[Données de raisonnement spatial]

•••••

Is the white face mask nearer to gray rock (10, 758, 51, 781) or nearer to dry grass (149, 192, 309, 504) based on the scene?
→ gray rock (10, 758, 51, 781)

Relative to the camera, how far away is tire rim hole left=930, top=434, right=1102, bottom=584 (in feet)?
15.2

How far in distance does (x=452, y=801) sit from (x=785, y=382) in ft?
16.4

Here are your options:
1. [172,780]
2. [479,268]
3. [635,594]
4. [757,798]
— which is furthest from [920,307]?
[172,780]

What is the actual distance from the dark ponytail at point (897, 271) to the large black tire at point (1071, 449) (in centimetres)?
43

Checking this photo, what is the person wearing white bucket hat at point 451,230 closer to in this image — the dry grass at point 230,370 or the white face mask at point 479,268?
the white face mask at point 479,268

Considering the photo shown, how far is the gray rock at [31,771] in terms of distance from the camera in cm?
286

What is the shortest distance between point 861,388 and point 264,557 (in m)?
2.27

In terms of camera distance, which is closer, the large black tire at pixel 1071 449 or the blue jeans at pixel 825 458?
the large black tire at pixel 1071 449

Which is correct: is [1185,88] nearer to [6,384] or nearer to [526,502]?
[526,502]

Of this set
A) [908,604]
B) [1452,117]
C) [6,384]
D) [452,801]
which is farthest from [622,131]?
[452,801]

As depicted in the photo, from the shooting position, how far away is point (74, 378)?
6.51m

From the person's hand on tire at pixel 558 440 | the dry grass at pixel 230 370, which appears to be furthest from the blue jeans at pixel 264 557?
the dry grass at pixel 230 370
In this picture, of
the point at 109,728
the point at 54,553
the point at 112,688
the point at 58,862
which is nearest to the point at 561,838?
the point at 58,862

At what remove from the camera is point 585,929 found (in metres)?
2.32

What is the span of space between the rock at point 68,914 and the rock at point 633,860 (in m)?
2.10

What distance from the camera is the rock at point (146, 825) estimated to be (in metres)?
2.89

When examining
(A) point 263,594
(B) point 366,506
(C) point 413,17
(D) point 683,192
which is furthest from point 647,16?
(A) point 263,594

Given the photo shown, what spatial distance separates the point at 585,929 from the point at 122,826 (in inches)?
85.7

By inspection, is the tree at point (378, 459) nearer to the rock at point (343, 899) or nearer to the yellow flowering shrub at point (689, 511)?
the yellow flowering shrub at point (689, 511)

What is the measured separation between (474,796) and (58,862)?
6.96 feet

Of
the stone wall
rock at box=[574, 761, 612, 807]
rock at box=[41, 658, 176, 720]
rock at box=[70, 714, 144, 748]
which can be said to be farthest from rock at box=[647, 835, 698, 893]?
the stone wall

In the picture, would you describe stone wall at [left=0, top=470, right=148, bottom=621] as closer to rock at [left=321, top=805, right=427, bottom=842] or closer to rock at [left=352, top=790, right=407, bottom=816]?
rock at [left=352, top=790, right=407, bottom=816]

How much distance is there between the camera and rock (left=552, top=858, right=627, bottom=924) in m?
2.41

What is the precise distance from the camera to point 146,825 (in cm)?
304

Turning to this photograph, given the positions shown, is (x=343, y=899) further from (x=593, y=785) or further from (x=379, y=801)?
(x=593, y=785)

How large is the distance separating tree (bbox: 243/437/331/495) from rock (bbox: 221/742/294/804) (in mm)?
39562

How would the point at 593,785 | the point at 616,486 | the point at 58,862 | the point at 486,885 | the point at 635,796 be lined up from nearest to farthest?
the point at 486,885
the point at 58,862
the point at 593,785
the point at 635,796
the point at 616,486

•••••

TRAVAIL À RÉALISER:
Convertissez en CSV à deux colonnes, intitulées texte et reponse, les entrées allant de celle qui contient « What is the precise » jusqu'à la dernière entrée incluse. Prévoyez une ligne par entrée, chaque champ entre guillemets, et remplacez les sauts de ligne par des espaces.

RÉPONSE FINALE:
texte,reponse
"What is the precise distance from the camera to point 146,825 (in cm)?","304"
"Turning to this photograph, given the positions shown, is (x=343, y=899) further from (x=593, y=785) or further from (x=379, y=801)?","(x=593, y=785)"
"How large is the distance separating tree (bbox: 243/437/331/495) from rock (bbox: 221/742/294/804) (in mm)?","39562"
"How would the point at 593,785 | the point at 616,486 | the point at 58,862 | the point at 486,885 | the point at 635,796 be lined up from nearest to farthest?","the point at 486,885 the point at 58,862 the point at 593,785 the point at 635,796 the point at 616,486"